━━━━━ TEXTE SOURCE ━━━━━

Pendant que le Premier ministre israélien Benjamin Netanyahou
continue de tempêter et de prendre ses grands airs au sujet de la menace
existentielle posée par un Iran détenteur – peut-être, un jour – de
l’arme nucléaire, Israël a pris livraison du dernier de ses sous-marins
de pointe allemands capables de transporter des ogives nucléaires.
Le coût de ces sous-marins est lourdement subventionné par le
contribuable allemand dans le cadre de l’aide militaire constante de
l’Allemagne à Israël. Selon les révélations du journal Der Spiegel,
Angela Merkel aurait tenté de conditionner la livraison des sous-marins à
diverses contraintes, « incluant l’exigence qu’Israël cesse sa
politique de colonisation expansionniste et permette l’achèvement d’une
station d’épuration située dans la bande de Gaza et partiellement
financée par l’Allemagne ». Aucune de ces conditions n’a été remplie,
mais la livraison s’est poursuivie.

━━━━━ EXTRAIT DE DONNÉES ━━━━━

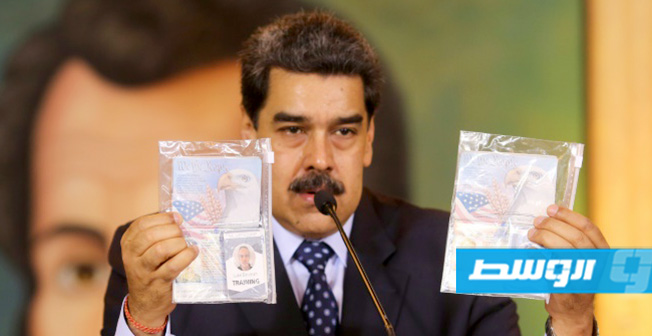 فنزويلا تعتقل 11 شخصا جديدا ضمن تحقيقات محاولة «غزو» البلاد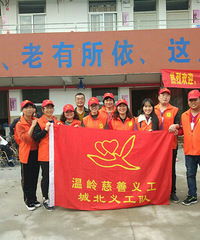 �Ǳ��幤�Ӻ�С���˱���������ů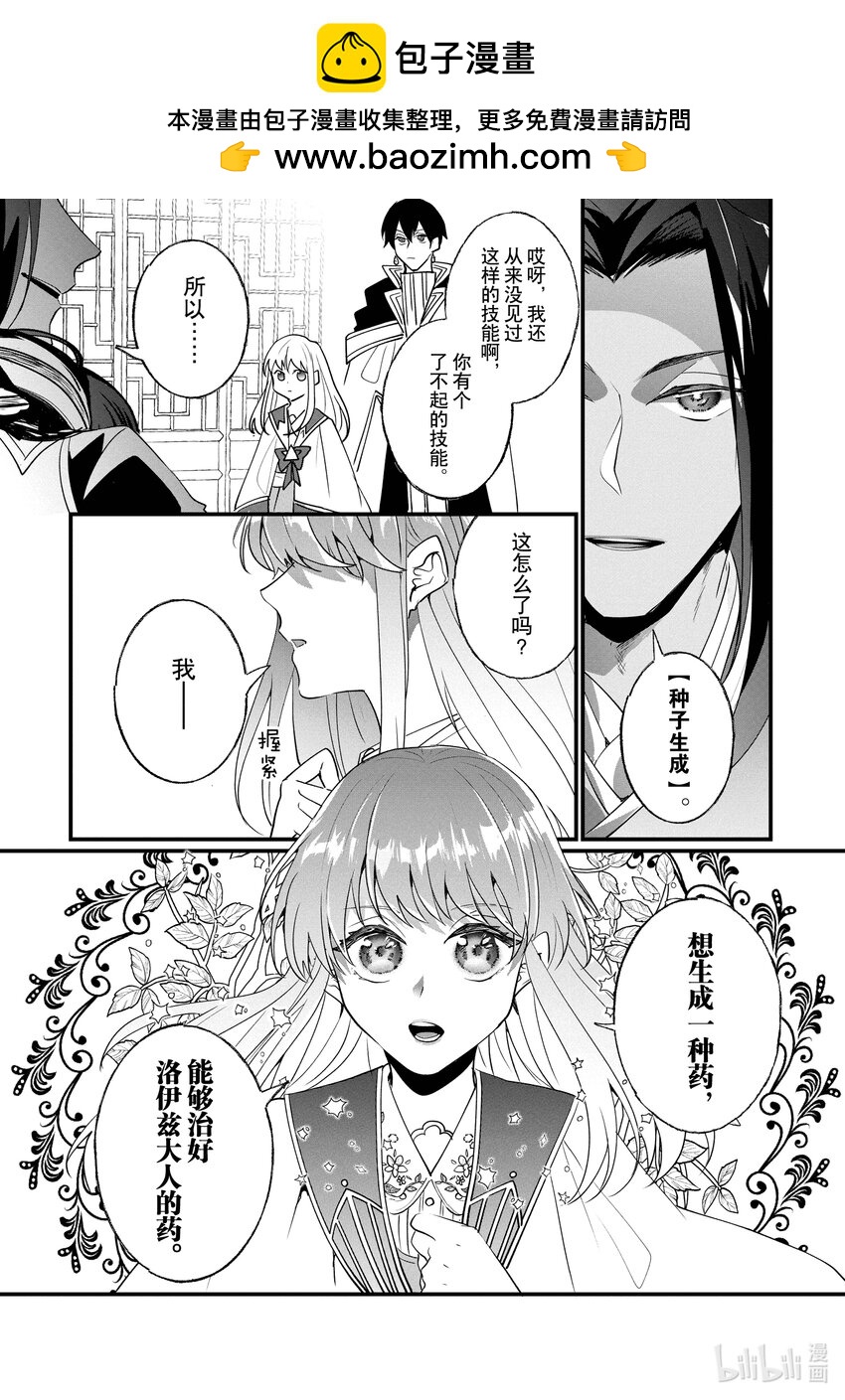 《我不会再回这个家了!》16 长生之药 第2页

━━━━━

• **EXERCICE**: Recopiez fidèlement le passage du texte sur les sous-marins allemands livrés à Israël qui s'ouvre sur les mots contenant « Le coût de ces » et s'achève sur « livraison s’est poursuivie. ».

• **CORRIGÉ**:
Le coût de ces sous-marins est lourdement subventionné par le
contribuable allemand dans le cadre de l’aide militaire constante de
l’Allemagne à Israël. Selon les révélations du journal Der Spiegel,
Angela Merkel aurait tenté de conditionner la livraison des sous-marins à
diverses contraintes, « incluant l’exigence qu’Israël cesse sa
politique de colonisation expansionniste et permette l’achèvement d’une
station d’épuration située dans la bande de Gaza et partiellement
financée par l’Allemagne ». Aucune de ces conditions n’a été remplie,
mais la livraison s’est poursuivie.